Text block —
- - -
The exhibit’s the thing

A practical guide to organizing your exhibits

Miles B. Cooper
2015 October

“Playing from the witness’s deposition, page 33 lines 3-22. And while I wait for Mr. Defense to review it, I note that the exhibit referred to as Exhibit 3 is now plaintiff’s trial exhibit 32.

It has also been admitted as defense exhibit J.” The lawyer looked over at the jury, who were taking detailed notes. Unbeknownst to him, the glaze-eyed future foreperson wrote, “witness asked about some exhibit – three or something.”

Use running exhibits

Running exhibits means starting with exhibit 1 as the first exhibit at the first deposition and then adding sequentially through the case. This helps avoid confusion at trial. Trial exhibit references should be tidy – particularly for impeachment. Forcing jurors to work for information means losing the jurors’ attention. Running exhibits also reduce costs and improve efficiency. In order to do this effectively, ask for documents early.
- - -
Spatial grounding data —
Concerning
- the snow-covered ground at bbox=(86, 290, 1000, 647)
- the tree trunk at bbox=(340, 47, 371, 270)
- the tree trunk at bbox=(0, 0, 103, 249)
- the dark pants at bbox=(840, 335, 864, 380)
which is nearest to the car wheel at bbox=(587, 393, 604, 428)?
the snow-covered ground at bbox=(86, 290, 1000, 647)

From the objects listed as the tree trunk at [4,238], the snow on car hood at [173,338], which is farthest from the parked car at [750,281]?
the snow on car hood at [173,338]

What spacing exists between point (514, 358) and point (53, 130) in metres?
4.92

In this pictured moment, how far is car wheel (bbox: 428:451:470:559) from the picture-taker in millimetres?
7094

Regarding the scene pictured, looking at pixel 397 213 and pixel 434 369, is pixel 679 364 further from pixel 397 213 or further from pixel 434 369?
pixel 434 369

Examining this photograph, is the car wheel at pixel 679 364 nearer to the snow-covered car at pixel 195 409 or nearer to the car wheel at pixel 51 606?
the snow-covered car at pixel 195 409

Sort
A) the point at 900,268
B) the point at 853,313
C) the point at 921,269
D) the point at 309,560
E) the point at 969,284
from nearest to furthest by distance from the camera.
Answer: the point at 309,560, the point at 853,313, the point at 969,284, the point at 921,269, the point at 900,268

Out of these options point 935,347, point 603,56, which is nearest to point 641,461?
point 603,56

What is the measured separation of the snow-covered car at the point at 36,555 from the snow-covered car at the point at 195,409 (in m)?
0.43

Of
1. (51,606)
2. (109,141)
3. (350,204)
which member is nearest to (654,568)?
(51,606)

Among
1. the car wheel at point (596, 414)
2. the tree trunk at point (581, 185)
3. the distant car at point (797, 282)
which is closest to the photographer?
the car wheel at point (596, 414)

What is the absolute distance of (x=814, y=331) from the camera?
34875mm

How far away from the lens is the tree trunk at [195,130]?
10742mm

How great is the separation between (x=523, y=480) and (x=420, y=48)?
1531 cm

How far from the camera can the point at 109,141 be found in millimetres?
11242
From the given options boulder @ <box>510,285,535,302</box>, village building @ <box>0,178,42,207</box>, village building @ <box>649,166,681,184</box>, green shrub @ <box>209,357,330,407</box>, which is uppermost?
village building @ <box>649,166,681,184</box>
- - -
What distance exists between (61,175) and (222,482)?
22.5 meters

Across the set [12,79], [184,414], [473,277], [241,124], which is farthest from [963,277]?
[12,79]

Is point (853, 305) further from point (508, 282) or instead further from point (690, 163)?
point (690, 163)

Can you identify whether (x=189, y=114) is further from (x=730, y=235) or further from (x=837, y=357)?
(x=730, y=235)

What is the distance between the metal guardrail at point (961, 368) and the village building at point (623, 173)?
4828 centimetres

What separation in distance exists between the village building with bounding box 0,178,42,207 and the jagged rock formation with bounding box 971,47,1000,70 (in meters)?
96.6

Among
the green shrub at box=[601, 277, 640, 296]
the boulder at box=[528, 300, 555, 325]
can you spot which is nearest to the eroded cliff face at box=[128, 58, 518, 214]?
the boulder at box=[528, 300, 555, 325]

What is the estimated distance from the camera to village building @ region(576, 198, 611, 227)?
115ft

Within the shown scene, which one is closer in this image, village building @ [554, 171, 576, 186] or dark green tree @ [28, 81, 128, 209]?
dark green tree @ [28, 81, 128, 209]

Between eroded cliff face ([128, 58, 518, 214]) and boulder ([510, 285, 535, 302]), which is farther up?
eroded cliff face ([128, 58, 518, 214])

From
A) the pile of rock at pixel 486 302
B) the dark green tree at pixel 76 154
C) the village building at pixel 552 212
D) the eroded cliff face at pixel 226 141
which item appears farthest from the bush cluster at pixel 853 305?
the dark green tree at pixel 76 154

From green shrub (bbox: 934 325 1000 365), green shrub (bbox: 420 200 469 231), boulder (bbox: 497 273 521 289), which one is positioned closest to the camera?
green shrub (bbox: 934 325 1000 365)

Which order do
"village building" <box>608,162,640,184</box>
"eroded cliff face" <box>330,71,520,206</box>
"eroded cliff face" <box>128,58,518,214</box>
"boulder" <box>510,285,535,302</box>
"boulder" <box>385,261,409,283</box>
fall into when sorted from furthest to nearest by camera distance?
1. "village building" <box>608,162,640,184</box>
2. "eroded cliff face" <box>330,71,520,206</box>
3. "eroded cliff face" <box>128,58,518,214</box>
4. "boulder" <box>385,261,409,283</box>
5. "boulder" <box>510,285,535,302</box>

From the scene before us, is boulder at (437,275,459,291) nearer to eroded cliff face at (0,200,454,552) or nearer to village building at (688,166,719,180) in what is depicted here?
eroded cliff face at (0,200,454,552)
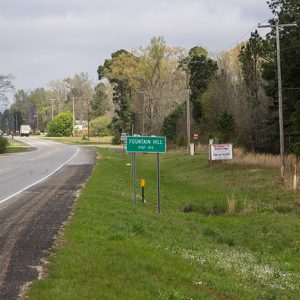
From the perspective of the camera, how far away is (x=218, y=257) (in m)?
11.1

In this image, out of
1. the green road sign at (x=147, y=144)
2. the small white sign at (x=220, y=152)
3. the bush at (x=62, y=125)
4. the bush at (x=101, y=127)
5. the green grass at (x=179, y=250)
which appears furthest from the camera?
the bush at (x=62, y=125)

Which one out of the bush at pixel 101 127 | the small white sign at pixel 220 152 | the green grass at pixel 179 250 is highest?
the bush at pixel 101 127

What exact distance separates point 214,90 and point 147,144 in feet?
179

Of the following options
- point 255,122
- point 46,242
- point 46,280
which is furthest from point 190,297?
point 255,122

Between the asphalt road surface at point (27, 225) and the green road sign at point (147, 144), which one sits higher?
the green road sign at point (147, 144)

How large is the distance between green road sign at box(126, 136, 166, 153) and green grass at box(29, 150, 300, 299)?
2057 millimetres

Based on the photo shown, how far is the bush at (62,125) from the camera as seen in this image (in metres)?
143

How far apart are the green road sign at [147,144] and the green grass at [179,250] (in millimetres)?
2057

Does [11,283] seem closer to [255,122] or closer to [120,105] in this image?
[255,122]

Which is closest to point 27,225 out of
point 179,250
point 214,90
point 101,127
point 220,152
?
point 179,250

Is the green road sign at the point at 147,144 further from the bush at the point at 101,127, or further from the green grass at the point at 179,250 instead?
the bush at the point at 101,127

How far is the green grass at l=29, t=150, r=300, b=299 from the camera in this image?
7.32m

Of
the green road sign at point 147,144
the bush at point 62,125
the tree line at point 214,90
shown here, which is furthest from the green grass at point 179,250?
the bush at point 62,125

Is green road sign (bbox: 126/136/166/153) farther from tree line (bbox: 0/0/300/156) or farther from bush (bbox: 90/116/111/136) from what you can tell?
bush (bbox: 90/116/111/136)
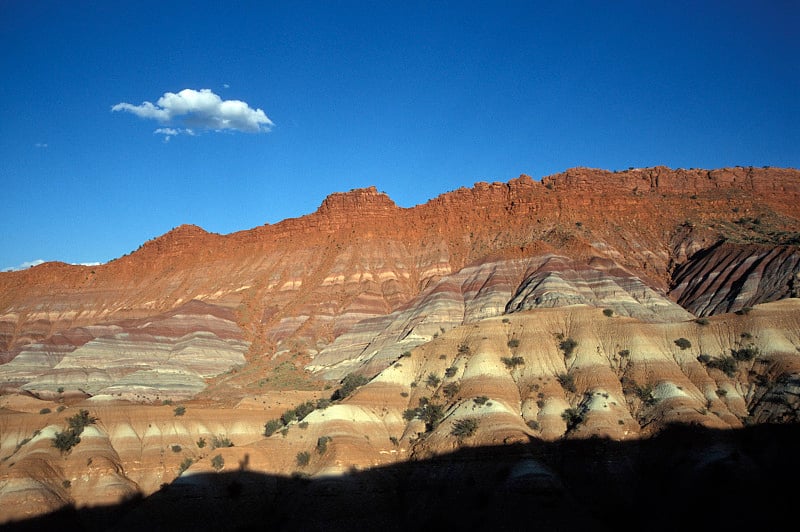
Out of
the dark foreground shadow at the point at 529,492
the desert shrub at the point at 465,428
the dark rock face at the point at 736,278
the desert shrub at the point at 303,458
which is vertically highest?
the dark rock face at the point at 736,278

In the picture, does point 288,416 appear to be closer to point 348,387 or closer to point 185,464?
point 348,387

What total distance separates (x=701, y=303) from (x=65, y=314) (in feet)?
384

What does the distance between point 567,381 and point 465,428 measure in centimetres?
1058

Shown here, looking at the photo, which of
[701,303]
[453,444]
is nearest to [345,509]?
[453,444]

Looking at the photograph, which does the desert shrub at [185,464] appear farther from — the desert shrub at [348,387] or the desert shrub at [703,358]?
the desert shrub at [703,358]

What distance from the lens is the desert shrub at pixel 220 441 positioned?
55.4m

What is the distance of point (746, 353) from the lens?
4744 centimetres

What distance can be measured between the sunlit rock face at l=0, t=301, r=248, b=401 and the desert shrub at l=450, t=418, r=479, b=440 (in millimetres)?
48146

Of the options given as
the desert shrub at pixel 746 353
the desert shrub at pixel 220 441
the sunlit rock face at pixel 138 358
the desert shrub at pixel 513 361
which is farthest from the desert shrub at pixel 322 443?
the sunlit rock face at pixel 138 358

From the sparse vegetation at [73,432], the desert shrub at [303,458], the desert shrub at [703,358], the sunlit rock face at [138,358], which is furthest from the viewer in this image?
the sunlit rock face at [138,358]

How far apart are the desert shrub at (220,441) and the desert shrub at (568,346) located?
- - -
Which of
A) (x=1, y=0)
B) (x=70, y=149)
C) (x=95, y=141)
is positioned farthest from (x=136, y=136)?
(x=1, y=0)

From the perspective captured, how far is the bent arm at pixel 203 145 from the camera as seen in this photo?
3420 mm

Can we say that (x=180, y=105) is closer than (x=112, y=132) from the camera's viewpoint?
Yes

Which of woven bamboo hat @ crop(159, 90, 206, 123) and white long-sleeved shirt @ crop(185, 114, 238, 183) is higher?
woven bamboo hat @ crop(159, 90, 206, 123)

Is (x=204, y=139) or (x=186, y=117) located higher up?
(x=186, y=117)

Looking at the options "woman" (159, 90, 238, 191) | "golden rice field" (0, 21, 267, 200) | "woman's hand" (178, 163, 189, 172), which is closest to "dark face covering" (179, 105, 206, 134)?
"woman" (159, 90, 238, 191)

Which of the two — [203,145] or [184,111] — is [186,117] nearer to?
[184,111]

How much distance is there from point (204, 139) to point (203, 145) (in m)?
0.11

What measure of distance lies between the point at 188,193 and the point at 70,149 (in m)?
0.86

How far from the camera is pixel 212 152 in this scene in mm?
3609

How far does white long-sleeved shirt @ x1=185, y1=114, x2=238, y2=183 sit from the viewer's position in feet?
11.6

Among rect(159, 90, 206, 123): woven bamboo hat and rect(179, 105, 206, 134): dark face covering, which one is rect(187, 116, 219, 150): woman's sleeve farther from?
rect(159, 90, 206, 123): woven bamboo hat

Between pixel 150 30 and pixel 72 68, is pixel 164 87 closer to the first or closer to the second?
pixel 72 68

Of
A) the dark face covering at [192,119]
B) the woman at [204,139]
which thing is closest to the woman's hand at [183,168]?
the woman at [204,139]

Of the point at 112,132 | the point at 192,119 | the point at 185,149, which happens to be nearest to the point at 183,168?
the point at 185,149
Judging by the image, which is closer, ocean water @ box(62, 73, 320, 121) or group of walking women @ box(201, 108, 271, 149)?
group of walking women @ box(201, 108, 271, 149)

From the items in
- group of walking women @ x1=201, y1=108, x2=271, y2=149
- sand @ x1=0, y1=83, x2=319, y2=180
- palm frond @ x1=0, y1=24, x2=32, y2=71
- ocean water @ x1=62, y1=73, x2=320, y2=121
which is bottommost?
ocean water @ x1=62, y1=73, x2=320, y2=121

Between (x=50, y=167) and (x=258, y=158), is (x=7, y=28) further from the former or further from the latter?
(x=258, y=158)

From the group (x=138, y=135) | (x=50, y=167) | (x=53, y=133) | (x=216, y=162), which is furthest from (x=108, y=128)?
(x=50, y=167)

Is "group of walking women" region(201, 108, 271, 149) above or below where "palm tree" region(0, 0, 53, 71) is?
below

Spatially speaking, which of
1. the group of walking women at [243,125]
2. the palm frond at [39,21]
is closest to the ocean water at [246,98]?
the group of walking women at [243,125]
- - -
Exercise requirements — Quote the stretch of the guide to organizing exhibits from "Use running exhibits" through "for documents early.".

Exercise response —
Use running exhibits

Running exhibits means starting with exhibit 1 as the first exhibit at the first deposition and then adding sequentially through the case. This helps avoid confusion at trial. Trial exhibit references should be tidy – particularly for impeachment. Forcing jurors to work for information means losing the jurors’ attention. Running exhibits also reduce costs and improve efficiency. In order to do this effectively, ask for documents early.